Collected data
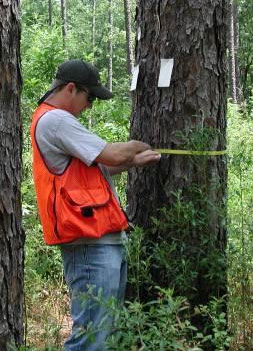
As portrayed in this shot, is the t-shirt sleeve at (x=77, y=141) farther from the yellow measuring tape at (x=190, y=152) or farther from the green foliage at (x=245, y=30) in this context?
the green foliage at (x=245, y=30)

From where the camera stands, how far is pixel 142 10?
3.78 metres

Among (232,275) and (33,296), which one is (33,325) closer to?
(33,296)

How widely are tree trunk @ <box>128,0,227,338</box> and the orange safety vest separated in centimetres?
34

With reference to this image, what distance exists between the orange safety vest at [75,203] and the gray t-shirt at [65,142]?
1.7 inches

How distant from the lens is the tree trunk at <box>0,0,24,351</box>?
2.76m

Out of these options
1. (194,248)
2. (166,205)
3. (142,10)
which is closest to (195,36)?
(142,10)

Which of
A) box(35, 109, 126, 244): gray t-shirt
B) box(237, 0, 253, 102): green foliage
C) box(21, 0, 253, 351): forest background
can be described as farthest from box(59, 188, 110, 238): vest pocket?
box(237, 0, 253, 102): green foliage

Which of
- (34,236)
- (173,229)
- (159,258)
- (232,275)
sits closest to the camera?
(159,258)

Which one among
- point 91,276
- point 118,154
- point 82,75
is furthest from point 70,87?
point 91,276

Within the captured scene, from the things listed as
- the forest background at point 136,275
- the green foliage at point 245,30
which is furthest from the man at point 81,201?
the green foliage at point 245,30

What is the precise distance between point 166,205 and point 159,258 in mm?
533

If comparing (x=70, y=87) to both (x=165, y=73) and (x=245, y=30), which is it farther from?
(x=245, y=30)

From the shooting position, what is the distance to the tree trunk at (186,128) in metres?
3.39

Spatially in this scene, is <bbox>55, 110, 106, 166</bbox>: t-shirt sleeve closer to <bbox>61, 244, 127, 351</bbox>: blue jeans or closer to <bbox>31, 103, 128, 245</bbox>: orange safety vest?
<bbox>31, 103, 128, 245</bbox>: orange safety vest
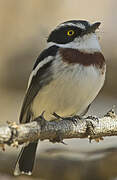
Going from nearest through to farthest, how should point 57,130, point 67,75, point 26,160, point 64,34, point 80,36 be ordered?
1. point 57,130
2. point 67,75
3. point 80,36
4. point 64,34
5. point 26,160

§ **Given instruction**: Output every line from the line containing "Spatially in this" through the last line as a JSON list of strings, one string per line, with blank lines and picture markers omitted.

§ **Solution to this exercise**:
[
  "Spatially in this scene, is <bbox>55, 110, 106, 166</bbox>: t-shirt sleeve closer to <bbox>61, 244, 127, 351</bbox>: blue jeans or closer to <bbox>31, 103, 128, 245</bbox>: orange safety vest?",
  "<bbox>31, 103, 128, 245</bbox>: orange safety vest",
  "Going from nearest through to farthest, how should point 57,130, point 67,75, point 26,160, point 64,34, point 80,36 be ordered?",
  "1. point 57,130",
  "2. point 67,75",
  "3. point 80,36",
  "4. point 64,34",
  "5. point 26,160"
]